# [原文抜粋]

"""

そして、CPU56は、特別図柄プロセスフラグの値を特別図柄変動中処理(ステップS303)に対応した値に更新する(ステップS118)。
図27は、特別図柄プロセス処理における特別図柄変動中処理(ステップS303)を示すフローチャートである。特別図柄変動中処理において、CPU56は、変動時間タイマを1減算し(ステップS121)、変動時間タイマがタイムアウトしたら(ステップS122)、特別図柄プロセスフラグの値を特別図柄停止処理(ステップS304)に対応した値に更新する(ステップS123)。変動時間タイマがタイムアウトしていない場合には、そのまま処理を終了する。
図28は、特別図柄プロセス処理における特別図柄停止処理(ステップS304)を示すフローチャートである。特別図柄停止処理において、CPU56は、ステップS33の特別図柄表示制御処理で参照される終了フラグをセットして特別図柄の変動を終了させ、第1特別図柄表示器8aまたは第2特別図柄表示器8bに停止図柄を導出表示する制御を行う(ステップS131)。なお、特別図柄ポインタに「第1」を示すデータが設定されている場合には第1特別図柄の変動を終了させ、特別図柄ポインタに「第2」を示すデータが設定されている場合には第2特別図柄の変動を終了させる。また、演出制御用マイクロコンピュータ100に図柄確定指定コマンドを送信する制御を行う(ステップS132)。

"""

# [掲載データ]

"""

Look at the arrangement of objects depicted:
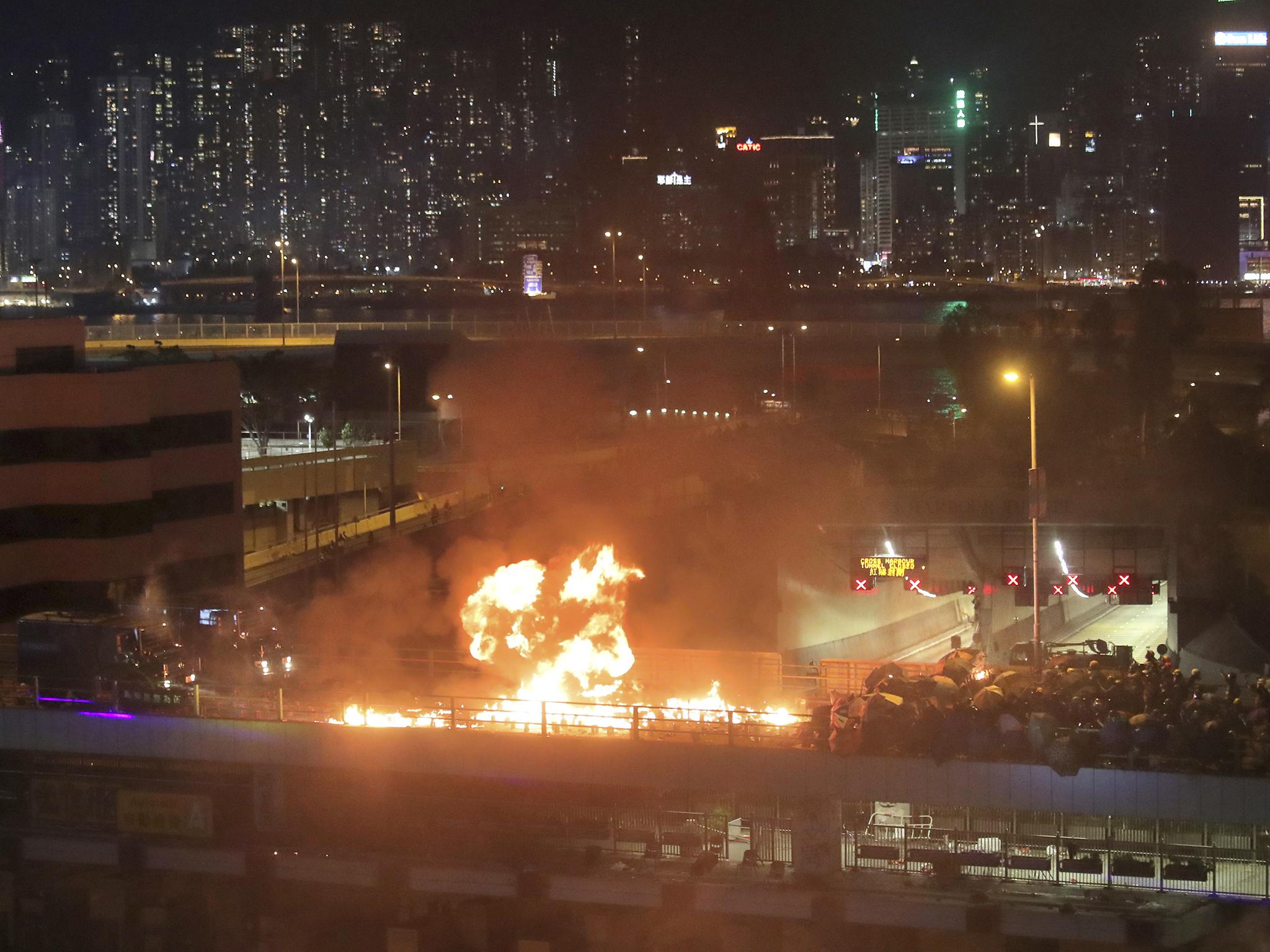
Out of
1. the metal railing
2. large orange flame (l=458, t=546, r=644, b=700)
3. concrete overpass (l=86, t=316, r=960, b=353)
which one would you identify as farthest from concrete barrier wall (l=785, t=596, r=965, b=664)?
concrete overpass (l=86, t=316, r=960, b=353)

"""
"""

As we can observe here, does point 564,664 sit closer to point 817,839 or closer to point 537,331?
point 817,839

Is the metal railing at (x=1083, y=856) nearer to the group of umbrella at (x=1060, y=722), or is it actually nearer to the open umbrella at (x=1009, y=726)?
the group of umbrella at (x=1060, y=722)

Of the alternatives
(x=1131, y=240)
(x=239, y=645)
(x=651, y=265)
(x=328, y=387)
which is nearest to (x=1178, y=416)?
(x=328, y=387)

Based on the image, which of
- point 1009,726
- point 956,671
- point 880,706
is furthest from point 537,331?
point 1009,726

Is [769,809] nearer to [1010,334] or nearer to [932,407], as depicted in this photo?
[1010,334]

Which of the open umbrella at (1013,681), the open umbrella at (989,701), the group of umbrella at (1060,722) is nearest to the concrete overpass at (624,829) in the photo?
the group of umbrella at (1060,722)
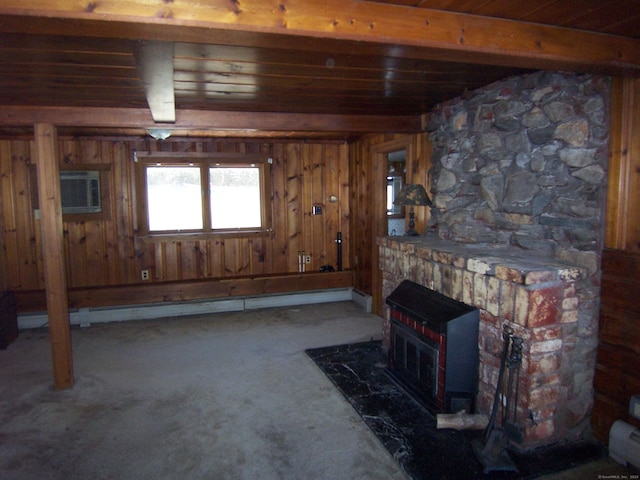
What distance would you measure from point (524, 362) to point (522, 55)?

"""
"""

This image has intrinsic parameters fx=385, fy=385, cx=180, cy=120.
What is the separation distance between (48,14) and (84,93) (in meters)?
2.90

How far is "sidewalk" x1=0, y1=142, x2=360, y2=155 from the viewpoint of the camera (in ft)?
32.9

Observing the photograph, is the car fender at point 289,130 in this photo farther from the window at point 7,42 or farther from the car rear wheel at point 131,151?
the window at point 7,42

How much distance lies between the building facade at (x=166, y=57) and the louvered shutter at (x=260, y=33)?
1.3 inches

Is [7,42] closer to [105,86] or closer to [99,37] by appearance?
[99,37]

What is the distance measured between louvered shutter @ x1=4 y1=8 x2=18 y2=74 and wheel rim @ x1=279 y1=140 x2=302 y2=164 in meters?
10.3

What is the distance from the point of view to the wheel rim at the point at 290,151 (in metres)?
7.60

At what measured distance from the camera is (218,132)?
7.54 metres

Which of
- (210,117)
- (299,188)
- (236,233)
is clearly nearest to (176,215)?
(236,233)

"""

# [作業内容]
[1] 特別図柄の処理を説明した抜粋に登場する、「処理」で終わる処理名を重複なくすべて挙げてください。
[2] 特別図柄の処理を説明した抜粋を、最後の文の後から書き継いでください。

# [回答]
[1] 特別図柄プロセス処理、特別図柄変動中処理、特別図柄停止処理、特別図柄表示制御処理

[2]
なお、図柄確定指定コマンドは第1特別図柄および第2特別図柄のいずれの停止を指定する場合にも用いる共通のコマンドとされているが、第1特別図柄の停止(確定)を指定する第1図柄確定指定コマンドと第2特別図柄の停止(確定)を指定する第2図柄確定指定コマンドを設けてもよい。この場合、例えば、ステップS122のYのときに、特別図柄ポインタが「第1」を示すか「第2」を示すかを特定し、対応する図柄確定指定コマンドを送信するようにしてもよい。また、ステップS132の処理において、特別図柄ポインタが「第1」を示すか「第2」を示すかを特定し、対応する図柄確定指定コマンドを送信するようにしてもよい。
次いで、CPU56は、小当りフラグがセットされているか否かを確認する(ステップS133A)。セットされていれば、大当り開始2指定コマンドを送信する制御を行う(ステップS133B)。そして、特別図柄プロセスフラグの値を小当り開放前処理(ステップS308)に対応した値に更新する(ステップS133C)。
小当りフラグがセットされていなければ、CPU56は、大当りフラグがセットされているか否かを確認する(ステップS133D)。セットされていれば、CPU56は、確変フラグおよび時短フラグをリセットし(ステップS134)、大当り開始指定コマンドを送信する制御を行う(ステップS135)。具体的には、確変大当りフラグがセットされている場合には大当り開始3指定コマンドを送信し、そうでない場合には大当り開始1指定コマンドを送信する。
また、大当り表示時間タイマに大当り表示時間(大当りが発生したことを例えば演出表示装置9において報知する時間)に相当する値を設定する(ステップS136)。そして、特別図柄プロセスフラグの値を大入賞口開放前処理(ステップS305)に対応した値に更新する(ステップS139)。
大当りフラグもセットされていない場合には(ステップS133DのN)、CPU56は、時短フラグがセットされているか否かを確認する(ステップS139A)。セットされていれば、時短状態における特別図柄および飾り図柄の変動表示の回数をカウントするための時短回数カウンタを1減算し(ステップS139B)、減算後の時短回数カウンタの値が0であるか否かを確認する(ステップS139C)。時短回数カウンタの値が0であれば、時短フラグをリセットする(ステップS139D)。
そして、CPU56は、特別図柄プロセスフラグの値を特別図柄通常処理(ステップS300)に対応した値に更新する(ステップS140)。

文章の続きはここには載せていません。